I am reading an explanation (awesome "Parsing Techniques" by D.Grune and C.J.H.Jacobs; p.292 in the 2nd edition) about how to construct an LR(1) parser, and I am at the stage of building the initial NFA. What I don't understand is how to get/compute a lookahead symbol.

Here is the example from the book, the grammar:

S -> E
E -> E - T
E -> T
T -> ( E )
T -> n

n is terminal. The "weird" transitions for me are is the sequence:

1)   S -> . E        eof
2)   E -> . E - T    eof
3)   E -> . E - T    -
4)   E -> E . - T    -
5)   E -> E - . T    -

(Note: In the above table, the state numbers are in front and the lookahead symbol is at the end.)

What puzzles me is that transition from (4) to (5) means reading - token, right? So how is it that - is still a lookahead symbol and even more important why is it that eof is no longer a lookahead symbol? After all in an input such as n - n eof there is only one - symbol.

My naive thinking tells me (5) should be written as:

5)   E -> E - . T    - eof

And another thing — n is terminal. Why it is not used at all as a lookahead symbol? I mean — we expect to see - or (, it is ok, but lack of n means we are sure it won't appear in input?

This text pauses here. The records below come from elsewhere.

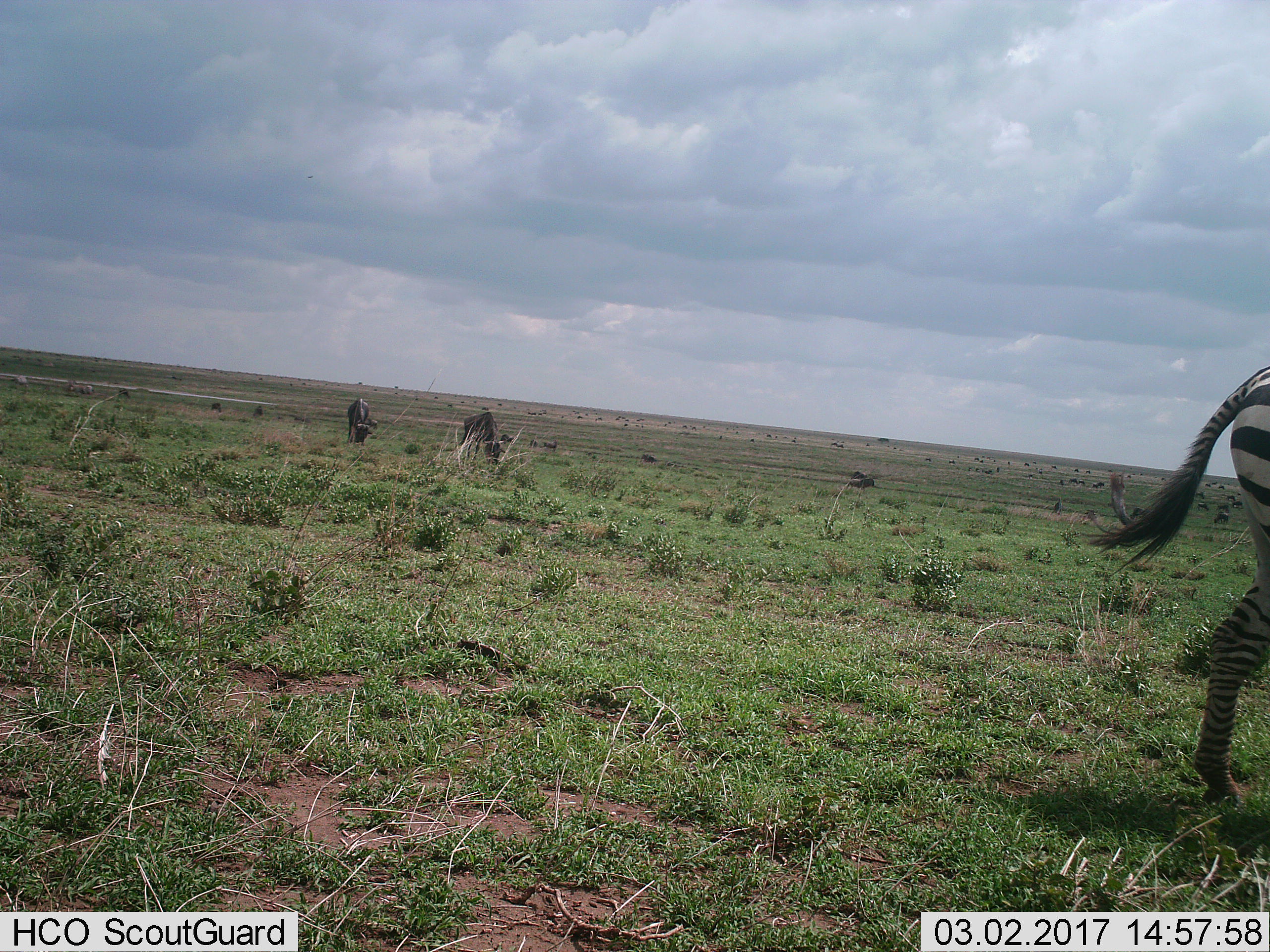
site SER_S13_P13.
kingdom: Animalia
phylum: Chordata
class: Mammalia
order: Perissodactyla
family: Equidae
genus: Equus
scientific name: Equus quagga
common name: plains zebra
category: zebraplains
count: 1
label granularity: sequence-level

Update: after more reading I am only more confused 😉 I.e. what is really a lookahead? Because I see such state as (p.292, 2nd column, 2nd row):

E -> E . - T      eof

Lookahead says eof but the incoming input says -. Isn't it a contradiction? And it is not only in this book.

Best Answer

A lookahead token is a character (or sequence of characters, it's a token after all) defined as either one of the terminals or those tokens which are in the FOLLOW set. Look at the possible transitions from Follow to the next FIRST and consider that the next token is possibly the eof token because of the nature of LR parsing. (it considers the whole next token and its inner unfoldings. hence bottom-up parsing.)